(Beginning of Given information)

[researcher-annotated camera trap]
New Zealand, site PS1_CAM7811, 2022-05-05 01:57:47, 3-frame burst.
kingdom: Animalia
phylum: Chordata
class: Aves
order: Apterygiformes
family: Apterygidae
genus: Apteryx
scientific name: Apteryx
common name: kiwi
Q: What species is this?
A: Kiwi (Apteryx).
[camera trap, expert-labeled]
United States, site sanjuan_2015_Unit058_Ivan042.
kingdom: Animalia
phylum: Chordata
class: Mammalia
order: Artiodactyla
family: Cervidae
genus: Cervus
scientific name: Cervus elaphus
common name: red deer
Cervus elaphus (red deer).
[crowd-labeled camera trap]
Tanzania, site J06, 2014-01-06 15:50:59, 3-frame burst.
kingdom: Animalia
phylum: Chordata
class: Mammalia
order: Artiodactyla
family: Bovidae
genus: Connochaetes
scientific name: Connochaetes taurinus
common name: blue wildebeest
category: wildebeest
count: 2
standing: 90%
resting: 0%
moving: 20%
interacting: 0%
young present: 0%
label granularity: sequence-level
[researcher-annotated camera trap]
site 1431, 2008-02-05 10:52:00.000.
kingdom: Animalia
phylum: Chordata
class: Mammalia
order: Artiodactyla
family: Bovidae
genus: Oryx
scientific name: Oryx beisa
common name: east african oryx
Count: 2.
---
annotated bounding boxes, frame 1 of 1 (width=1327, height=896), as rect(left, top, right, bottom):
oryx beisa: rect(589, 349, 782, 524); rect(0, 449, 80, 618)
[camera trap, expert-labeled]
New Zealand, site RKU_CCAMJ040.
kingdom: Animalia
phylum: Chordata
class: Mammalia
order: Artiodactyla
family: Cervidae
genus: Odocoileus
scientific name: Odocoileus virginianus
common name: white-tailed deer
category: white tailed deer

(End of Given information)

▶ **Your task**
Which lines run from the one holding "common name: kiwi" through the one holding "common name: east african oryx" in the records above? Repeat them exactly, both included, and nothing more.

▶ **Answer**
common name: kiwi
Q: What species is this?
A: Kiwi (Apteryx).
[camera trap, expert-labeled]
United States, site sanjuan_2015_Unit058_Ivan042.
kingdom: Animalia
phylum: Chordata
class: Mammalia
order: Artiodactyla
family: Cervidae
genus: Cervus
scientific name: Cervus elaphus
common name: red deer
Cervus elaphus (red deer).
[crowd-labeled camera trap]
Tanzania, site J06, 2014-01-06 15:50:59, 3-frame burst.
kingdom: Animalia
phylum: Chordata
class: Mammalia
order: Artiodactyla
family: Bovidae
genus: Connochaetes
scientific name: Connochaetes taurinus
common name: blue wildebeest
category: wildebeest
count: 2
standing: 90%
resting: 0%
moving: 20%
interacting: 0%
young present: 0%
label granularity: sequence-level
[researcher-annotated camera trap]
site 1431, 2008-02-05 10:52:00.000.
kingdom: Animalia
phylum: Chordata
class: Mammalia
order: Artiodactyla
family: Bovidae
genus: Oryx
scientific name: Oryx beisa
common name: east african oryx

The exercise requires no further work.